TASKS FOR THIS EXERCISE →
(1) Translate the sentence "Specifically this applies to my Droid X." from the forum thread into Spanish.
(2) Format the entries as a Markdown table with the columns Row and Entry, starting at the line that contains "Is the bare" and ending at the last line of the entries. Number each line, and leave out blank lines.

SELECTION →
++++++++++
# Desperate plea: Portrait orientation preservation.



## kwest12 (Jul 15, 2011)

*Dear developers everywhere, please please pleeeaaase let me know if you can help.*
*The problem:* the rotation of pictures taken in portrait.
Specifically this applies to my Droid X. I suspect it is also a problem with other devices.


*What I'm asking (begging) for:* someone to design a camera app that resolves this problem, preferably without sacrificing picture quality or app speed.

*Rationale:* As I'm sure many of you have experienced, it's far more convenient to take a picture vertically in MANY situations.

*Current (awful) solutions:*
1) Use the Vignette camera app.
2) Use a second program after snapping a photo to rotate and preserve orientation.


*Why these solutions are insufficient:*
1) Vignette is a very very poor app. It is incredibly slow, takes awful pictures and just seems to be generally disagreeable.
2) Rotating and saving picture orientation after the fact 1 isn't a solution.... it's a one way trip to the psych ward after it drives you to insanity.


*Why this matters:*
It's infuriating to have to look at your pictures rotated
It's a massive pain to try to rectify the situation
It makes it extremely difficult to share pictures correctly oriented via SMS, Facebook, Twitter, Email, etc.


Again, I'm begging someone to help out here. Thanks to anyone who can help.
++++++++++
AVAILABLE RECORDS →
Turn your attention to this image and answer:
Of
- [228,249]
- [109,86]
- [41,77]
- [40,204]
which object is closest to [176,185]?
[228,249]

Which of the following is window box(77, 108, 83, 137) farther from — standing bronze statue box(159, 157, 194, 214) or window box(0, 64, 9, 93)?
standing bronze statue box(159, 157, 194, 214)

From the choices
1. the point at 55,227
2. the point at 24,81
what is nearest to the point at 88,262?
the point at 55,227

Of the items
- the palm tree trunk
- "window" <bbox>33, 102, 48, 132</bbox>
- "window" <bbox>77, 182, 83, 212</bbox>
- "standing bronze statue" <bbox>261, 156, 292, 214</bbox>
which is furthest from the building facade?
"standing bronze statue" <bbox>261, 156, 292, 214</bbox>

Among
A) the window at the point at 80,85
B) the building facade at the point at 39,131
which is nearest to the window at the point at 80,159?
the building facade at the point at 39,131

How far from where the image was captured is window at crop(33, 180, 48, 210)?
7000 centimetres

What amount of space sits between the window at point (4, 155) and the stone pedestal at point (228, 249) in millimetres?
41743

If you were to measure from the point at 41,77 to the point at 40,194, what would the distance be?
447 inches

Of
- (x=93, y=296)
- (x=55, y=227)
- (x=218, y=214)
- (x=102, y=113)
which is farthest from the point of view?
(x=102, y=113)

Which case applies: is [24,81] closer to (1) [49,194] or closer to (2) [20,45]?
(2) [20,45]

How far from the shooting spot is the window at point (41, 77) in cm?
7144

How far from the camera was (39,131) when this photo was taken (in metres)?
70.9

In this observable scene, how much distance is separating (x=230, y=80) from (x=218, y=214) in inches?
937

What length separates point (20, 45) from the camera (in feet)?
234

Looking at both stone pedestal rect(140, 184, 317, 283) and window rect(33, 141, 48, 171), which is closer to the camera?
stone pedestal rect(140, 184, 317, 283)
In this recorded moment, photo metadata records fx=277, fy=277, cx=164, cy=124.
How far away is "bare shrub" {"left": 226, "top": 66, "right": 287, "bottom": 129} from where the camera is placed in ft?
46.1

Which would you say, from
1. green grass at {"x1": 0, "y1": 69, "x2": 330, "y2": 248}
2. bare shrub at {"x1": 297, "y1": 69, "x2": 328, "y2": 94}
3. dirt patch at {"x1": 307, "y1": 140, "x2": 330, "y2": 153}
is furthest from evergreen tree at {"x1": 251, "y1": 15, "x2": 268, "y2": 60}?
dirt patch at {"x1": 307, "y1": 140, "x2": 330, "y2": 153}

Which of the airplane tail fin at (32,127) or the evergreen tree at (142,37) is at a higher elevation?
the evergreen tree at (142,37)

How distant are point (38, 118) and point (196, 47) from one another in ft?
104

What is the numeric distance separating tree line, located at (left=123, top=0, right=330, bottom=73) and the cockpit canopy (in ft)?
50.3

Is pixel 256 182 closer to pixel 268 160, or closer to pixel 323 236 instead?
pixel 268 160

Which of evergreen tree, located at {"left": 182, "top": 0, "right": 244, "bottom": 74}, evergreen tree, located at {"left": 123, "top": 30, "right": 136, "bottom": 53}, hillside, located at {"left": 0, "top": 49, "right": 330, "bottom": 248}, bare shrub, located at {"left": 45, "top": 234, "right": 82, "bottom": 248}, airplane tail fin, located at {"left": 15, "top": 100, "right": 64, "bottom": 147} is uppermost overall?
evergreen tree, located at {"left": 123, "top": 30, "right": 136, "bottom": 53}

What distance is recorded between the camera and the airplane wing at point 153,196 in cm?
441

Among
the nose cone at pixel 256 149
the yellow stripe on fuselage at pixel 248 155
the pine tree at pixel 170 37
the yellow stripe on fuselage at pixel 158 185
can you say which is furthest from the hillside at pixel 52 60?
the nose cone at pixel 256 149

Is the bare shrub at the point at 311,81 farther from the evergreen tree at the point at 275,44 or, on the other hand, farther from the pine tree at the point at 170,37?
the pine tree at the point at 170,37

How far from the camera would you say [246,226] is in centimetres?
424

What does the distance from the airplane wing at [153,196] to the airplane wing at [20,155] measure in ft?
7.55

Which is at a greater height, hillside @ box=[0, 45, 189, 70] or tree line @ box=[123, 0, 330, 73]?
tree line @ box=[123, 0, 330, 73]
++++++++++
SOLVED TASKS →
(1) En concreto, esto se aplica a mi Droid X.

(2)
| Row | Entry |
|---|---|
| 1 | Is the bare shrub at the point at 311,81 farther from the evergreen tree at the point at 275,44 or, on the other hand, farther from the pine tree at the point at 170,37? |
| 2 | the pine tree at the point at 170,37 |
| 3 | How far from the camera would you say [246,226] is in centimetres? |
| 4 | 424 |
| 5 | What does the distance from the airplane wing at [153,196] to the airplane wing at [20,155] measure in ft? |
| 6 | 7.55 |
| 7 | Which is at a greater height, hillside @ box=[0, 45, 189, 70] or tree line @ box=[123, 0, 330, 73]? |
| 8 | tree line @ box=[123, 0, 330, 73] |